Harga Minyak Mengurangi Kerugian Karena Laporan IEA Mengungkapkan Rekor Pasokan Global

Bonus Welcome Deposit FBS

INV – Harga minyak memperpanjang kerugian pada hari Kamis setelah laporan bulanan dari Badan Energi Internasional menunjukkan lonjakan pasokan global ke semua waktu tinggi. Minyak mentah berjangka West Texas Intermediate yang diperdagangkan di New York jatuh $ 1,01, atau 1,44%, pada $ 69,36 per barel pada 4:34 AM ET (8:34 GMT), dibandingkan dengan $ 69,91 menjelang laporan tersebut.

Sementara itu, minyak mentah Brent berjangka, patokan untuk harga minyak di luar AS, turun 68 sen, atau 0,85%, menjadi $ 79,06, dibandingkan dengan $ 79,55 menjelang rilis. Pasokan minyak global mencapai rekor 100 juta barel per hari (bpd), kata IEA dalam rilis terbarunya. Produksi minyak mentah dari Organisasi Negara Pengekspor Minyak dan Rusia, naik ke level tertinggi sembilan bulan pada Agustus, menjadi 32,63 juta barel per hari, karena rebound dalam produksi Libya dan peningkatan dari Irak, Nigeria dan Arab Saudi, kata IEA. Pasokan non-OPEC juga naik 2,6 juta bpd, dipimpin oleh produksi AS. Agen yang bermarkas di Paris itu memperingatkan bahwa penurunan berkelanjutan dalam output Iran dan Venezuela bisa membahayakan pasar.

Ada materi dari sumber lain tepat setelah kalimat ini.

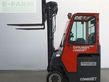 Elevadora - Combilift - cbe4000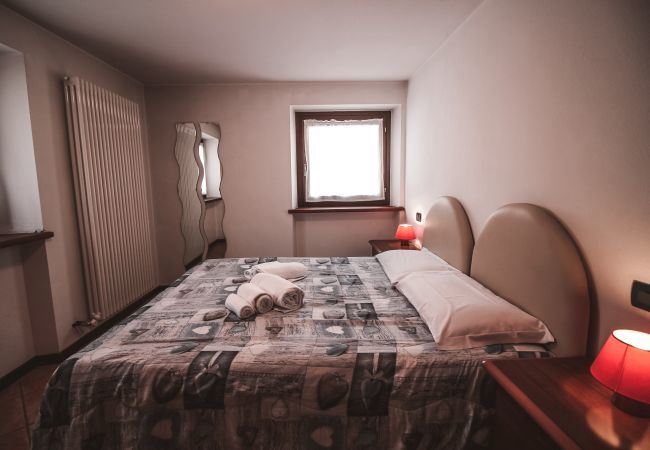 Appartamento a Brusson - n105 - Bilo Punta Valfredda Appartamento a Brusson - n105 - Bilo Punta Valfredda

Baca Juga:   Dolar Australia Melemah Meskipun Data Perumahan Optimis, Survei Pekerjaan

Rilis ini mengikuti di belakang laporan bulanan OPEC sendiri, yang dirilis pada hari Rabu, di mana ia menurunkan perkiraan untuk pertumbuhan permintaan minyak dunia pada tahun 2018 sekitar 20.000 bpd, karena kinerja lebih lambat dari perkiraan di Amerika Latin dan Timur Tengah. di kuartal kedua.

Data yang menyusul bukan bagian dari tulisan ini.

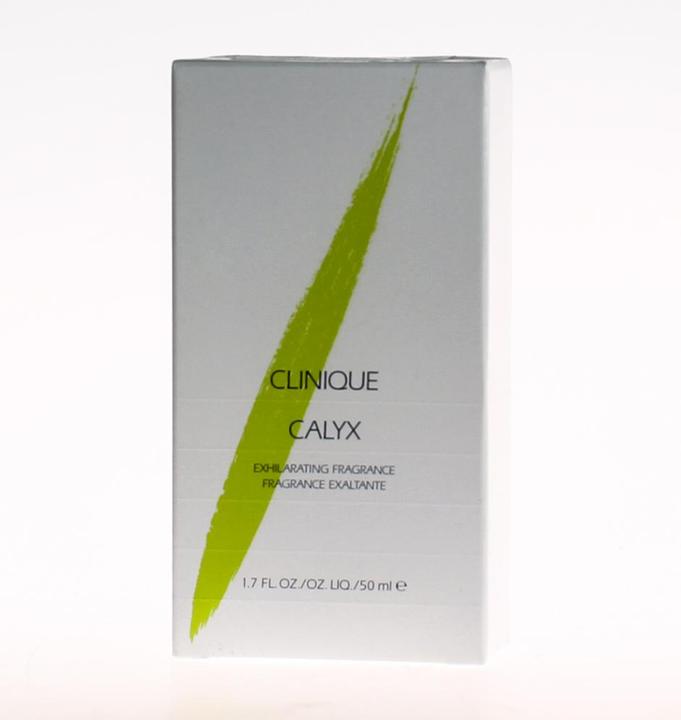 Image du produit Clinique Parfum Calyx (Eau de parfum, 50 ml)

Dalam perdagangan energi lainnya, futures bensin turun 0,82% menjadi $ 2,0198 per galon pada 4:35 AM ET (8:35 GMT), sementara minyak pemanas turun 0,46% menjadi $ 2,2474 per galon. Terakhir, futures gas alam diperdagangkan naik 0,14% menjadi $ 2,833 per juta british thermal unit.